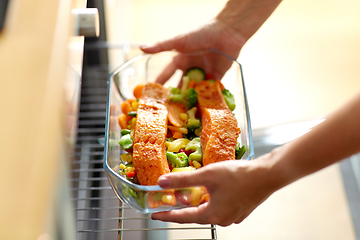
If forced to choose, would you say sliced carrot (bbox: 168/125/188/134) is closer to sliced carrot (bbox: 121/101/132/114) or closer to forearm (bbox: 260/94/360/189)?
sliced carrot (bbox: 121/101/132/114)

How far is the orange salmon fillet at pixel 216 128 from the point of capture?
729 mm

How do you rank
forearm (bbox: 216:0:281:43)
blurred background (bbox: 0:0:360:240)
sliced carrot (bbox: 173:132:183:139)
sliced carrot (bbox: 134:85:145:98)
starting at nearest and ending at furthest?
blurred background (bbox: 0:0:360:240), sliced carrot (bbox: 173:132:183:139), sliced carrot (bbox: 134:85:145:98), forearm (bbox: 216:0:281:43)

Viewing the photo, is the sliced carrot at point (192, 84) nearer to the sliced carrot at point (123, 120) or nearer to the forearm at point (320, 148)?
the sliced carrot at point (123, 120)

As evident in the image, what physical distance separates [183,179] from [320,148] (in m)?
0.25

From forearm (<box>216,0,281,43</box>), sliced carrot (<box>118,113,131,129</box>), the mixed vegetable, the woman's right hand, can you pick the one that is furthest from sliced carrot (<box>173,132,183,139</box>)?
forearm (<box>216,0,281,43</box>)

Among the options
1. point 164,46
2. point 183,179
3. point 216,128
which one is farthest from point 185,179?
point 164,46

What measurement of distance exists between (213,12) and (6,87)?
1.74m

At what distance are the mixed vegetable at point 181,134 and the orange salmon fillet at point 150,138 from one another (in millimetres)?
29

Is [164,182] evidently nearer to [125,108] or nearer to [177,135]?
[177,135]

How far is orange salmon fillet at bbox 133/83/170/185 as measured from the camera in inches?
27.7

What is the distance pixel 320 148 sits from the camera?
56 cm

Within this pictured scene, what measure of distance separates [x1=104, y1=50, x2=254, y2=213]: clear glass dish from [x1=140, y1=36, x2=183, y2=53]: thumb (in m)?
0.02

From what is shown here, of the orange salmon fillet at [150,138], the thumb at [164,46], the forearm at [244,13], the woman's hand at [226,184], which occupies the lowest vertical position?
the woman's hand at [226,184]

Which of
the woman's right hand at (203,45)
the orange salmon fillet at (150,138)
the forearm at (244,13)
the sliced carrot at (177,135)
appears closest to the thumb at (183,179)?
the orange salmon fillet at (150,138)
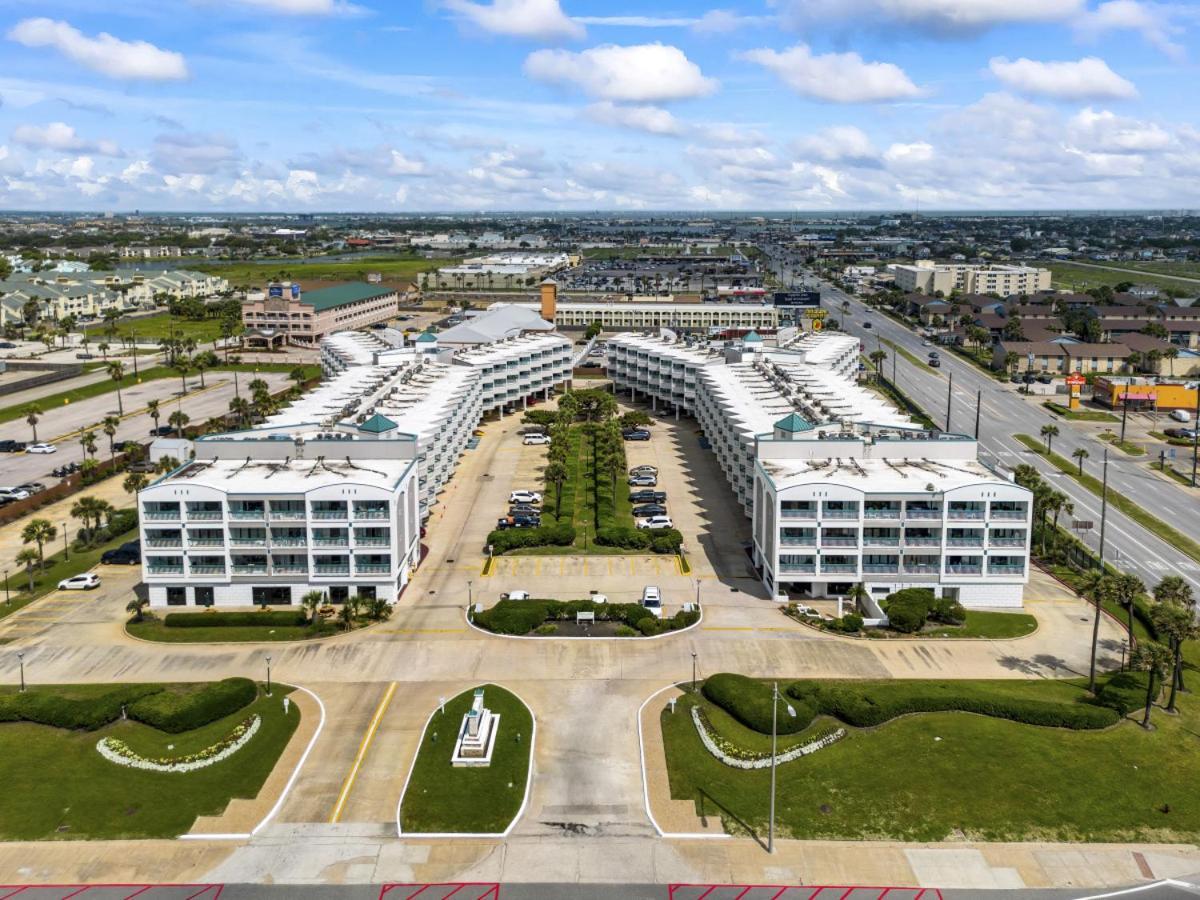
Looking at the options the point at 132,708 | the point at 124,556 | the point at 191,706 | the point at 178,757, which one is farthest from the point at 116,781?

= = = = = = =

» **EXERCISE DETAILS**
Take the line containing "From what is" through the last line of the material and retype exactly those lines, both ends included, with no pictures.

» **RESPONSE FOR THIS EXERCISE**
From what is shown here, of the orange salmon fillet at [150,138], the thumb at [164,46], the forearm at [244,13], the woman's hand at [226,184], which occupies the lowest vertical position?
the woman's hand at [226,184]

Which of
the woman's right hand at (203,45)
the orange salmon fillet at (150,138)
the forearm at (244,13)
the sliced carrot at (177,135)
appears closest to the thumb at (183,179)?
the orange salmon fillet at (150,138)
Looking at the options the point at 132,708 | the point at 124,556 | the point at 191,706 | the point at 178,757, which one is farthest from the point at 116,781?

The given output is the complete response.